As I was riding home in the car this afternoon, I heard the piece on NPR about today being the fiftieth anniversary of the inauguration of John F. Kennedy. What makes this anniversary special is not so much what happened that day, but what was said.
This was the speech when Kennedy said, “Ask not what your country can do for you, ask what you can do for your country.”
I felt almost teary as I heard his voice on the radio, much as I had first heard it. We were inspired and galvanized by that statement. I was just a little girl, only nine years old, but I knew something important was going on. There was a war, but there was also the Peace Corps.

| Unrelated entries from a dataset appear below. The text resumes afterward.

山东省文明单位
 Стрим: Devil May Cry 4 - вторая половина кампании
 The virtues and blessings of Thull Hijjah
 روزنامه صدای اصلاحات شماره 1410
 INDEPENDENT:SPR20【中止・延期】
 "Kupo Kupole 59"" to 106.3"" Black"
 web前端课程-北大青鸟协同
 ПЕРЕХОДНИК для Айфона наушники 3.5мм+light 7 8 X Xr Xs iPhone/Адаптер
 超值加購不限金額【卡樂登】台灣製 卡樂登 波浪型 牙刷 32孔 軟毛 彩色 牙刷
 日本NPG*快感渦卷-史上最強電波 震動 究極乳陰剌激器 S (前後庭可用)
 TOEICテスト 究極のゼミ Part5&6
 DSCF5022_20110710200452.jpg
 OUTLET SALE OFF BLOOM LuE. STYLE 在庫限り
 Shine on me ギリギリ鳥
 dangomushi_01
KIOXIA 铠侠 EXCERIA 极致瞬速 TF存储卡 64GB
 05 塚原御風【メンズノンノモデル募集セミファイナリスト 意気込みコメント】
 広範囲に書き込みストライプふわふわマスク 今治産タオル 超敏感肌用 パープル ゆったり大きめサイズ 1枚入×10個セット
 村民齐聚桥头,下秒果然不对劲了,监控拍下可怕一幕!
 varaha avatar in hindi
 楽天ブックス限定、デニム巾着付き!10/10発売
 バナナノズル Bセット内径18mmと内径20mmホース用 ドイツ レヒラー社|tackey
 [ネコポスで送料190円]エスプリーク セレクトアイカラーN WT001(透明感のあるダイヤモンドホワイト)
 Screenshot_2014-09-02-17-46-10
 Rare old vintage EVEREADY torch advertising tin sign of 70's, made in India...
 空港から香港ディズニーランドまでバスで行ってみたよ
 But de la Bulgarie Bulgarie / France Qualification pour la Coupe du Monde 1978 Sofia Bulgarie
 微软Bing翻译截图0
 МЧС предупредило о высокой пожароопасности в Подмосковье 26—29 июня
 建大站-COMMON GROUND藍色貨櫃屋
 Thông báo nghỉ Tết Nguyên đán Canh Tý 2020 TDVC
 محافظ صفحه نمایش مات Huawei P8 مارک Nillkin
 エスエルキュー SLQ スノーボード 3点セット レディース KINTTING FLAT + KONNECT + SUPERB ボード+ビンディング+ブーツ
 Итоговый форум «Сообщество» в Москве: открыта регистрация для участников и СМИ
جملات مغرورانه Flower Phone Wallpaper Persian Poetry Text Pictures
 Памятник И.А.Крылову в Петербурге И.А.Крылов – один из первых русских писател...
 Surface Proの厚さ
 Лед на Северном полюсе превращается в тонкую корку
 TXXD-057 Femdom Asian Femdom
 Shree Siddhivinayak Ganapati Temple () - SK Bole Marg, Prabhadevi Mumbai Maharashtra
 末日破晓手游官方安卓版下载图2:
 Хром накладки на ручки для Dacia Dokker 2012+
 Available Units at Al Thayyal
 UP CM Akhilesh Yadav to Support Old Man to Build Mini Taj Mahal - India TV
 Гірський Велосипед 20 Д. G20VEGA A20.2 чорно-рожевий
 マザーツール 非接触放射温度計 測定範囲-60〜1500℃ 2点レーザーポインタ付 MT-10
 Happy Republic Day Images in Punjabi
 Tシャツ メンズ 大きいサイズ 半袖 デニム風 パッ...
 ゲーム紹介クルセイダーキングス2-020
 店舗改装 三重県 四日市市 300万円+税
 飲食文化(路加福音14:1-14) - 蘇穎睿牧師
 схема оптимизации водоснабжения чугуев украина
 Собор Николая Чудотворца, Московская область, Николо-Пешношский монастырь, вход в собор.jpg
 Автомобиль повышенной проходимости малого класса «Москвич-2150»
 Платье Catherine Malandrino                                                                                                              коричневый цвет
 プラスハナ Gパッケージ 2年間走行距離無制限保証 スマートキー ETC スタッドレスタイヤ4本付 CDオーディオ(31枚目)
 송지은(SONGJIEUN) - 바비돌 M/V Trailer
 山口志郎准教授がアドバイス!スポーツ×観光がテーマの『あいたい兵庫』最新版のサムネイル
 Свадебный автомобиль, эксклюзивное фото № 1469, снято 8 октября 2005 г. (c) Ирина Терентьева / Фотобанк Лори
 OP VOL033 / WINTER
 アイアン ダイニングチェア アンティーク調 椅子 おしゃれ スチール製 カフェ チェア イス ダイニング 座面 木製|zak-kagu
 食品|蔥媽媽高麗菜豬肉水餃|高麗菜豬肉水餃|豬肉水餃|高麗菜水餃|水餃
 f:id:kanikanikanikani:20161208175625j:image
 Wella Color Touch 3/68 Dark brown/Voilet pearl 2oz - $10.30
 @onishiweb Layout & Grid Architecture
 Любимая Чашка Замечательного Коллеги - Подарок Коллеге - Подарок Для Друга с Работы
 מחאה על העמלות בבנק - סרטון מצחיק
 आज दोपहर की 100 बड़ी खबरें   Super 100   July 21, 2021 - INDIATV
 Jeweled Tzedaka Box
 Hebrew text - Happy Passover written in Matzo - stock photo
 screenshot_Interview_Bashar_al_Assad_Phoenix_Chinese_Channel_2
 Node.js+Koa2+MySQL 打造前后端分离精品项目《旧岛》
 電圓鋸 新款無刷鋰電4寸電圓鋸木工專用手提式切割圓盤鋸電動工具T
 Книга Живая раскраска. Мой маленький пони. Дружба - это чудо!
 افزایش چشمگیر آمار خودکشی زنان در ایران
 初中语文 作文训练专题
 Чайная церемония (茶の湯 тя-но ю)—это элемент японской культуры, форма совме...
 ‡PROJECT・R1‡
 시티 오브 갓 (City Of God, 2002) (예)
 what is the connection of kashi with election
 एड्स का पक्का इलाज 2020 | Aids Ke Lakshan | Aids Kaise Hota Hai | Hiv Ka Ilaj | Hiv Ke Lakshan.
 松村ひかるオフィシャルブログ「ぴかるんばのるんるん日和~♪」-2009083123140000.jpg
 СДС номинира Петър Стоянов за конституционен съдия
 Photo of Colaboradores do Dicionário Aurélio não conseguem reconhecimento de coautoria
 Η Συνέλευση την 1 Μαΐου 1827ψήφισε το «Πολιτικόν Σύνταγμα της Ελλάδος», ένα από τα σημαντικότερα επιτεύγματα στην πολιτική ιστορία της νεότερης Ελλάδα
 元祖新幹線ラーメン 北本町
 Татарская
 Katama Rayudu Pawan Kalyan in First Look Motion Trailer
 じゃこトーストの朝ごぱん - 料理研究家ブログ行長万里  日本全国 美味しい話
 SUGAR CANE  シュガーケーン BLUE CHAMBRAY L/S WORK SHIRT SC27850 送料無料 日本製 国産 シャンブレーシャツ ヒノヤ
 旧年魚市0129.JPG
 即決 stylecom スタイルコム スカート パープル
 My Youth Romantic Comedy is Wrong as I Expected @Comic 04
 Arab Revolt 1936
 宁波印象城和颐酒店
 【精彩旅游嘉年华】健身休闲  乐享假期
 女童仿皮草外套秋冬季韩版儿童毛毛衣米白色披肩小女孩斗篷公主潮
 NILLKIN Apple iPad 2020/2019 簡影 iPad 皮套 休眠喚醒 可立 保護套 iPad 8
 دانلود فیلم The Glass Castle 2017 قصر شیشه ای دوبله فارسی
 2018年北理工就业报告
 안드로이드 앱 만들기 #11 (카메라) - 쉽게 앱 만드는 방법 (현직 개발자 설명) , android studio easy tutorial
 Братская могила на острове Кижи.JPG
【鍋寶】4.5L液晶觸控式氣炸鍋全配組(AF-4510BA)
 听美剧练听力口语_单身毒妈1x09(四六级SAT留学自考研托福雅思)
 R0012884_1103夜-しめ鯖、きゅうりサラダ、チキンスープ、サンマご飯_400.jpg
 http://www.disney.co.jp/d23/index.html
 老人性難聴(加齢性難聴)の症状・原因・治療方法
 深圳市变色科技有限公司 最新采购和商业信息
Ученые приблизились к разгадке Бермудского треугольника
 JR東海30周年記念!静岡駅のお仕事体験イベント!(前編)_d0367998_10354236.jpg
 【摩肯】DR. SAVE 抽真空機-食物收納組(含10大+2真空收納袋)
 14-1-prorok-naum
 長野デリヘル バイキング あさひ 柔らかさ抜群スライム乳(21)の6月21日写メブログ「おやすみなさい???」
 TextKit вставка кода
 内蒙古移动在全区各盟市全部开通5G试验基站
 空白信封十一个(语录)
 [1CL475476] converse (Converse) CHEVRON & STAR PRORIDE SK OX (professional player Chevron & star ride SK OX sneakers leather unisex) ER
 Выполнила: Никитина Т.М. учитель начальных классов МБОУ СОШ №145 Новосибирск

People put their lives on hold to help other people. It was important to care.
And it wasn’t just government-sponsored programs. Four college students cared enough about injustice to stage the first sustained sit-in at a lunch counter in Greensboro, NC. Second-wave feminists shook the boundaries of the personal and the political. Thousands, then tens of thousands, then hundreds of thousands, then millions of people cried out for peace in Southeast Asia. (Contrary to legend, we did support the troops; we supported their right to come home in one piece.)
It was during this time of service and caring and commitment to social action that the American Neopagan movement gathered momentum. The Church of All Worlds started in St. Louis in 1962. Ray and Rosemary Buckland brought Gardnerian Wicca to the States in the same years. Carlton College students in Northfield, Minnesota dodged the chapel requirement by inventing the Reformed Druids of North America in 1963.
Is it too much to say that the spirit of service that Kennedy invoked in 1961 profoundly affected the forms that contemporary American Paganism took? I don’t think so. We came from a generation that was challenged to care and to serve. And so, so very many of us have.
On this day, I challenge you to ask yourself, what are you doing for the Pagan community? What acts of service have you offered? So many people have given so much, have you?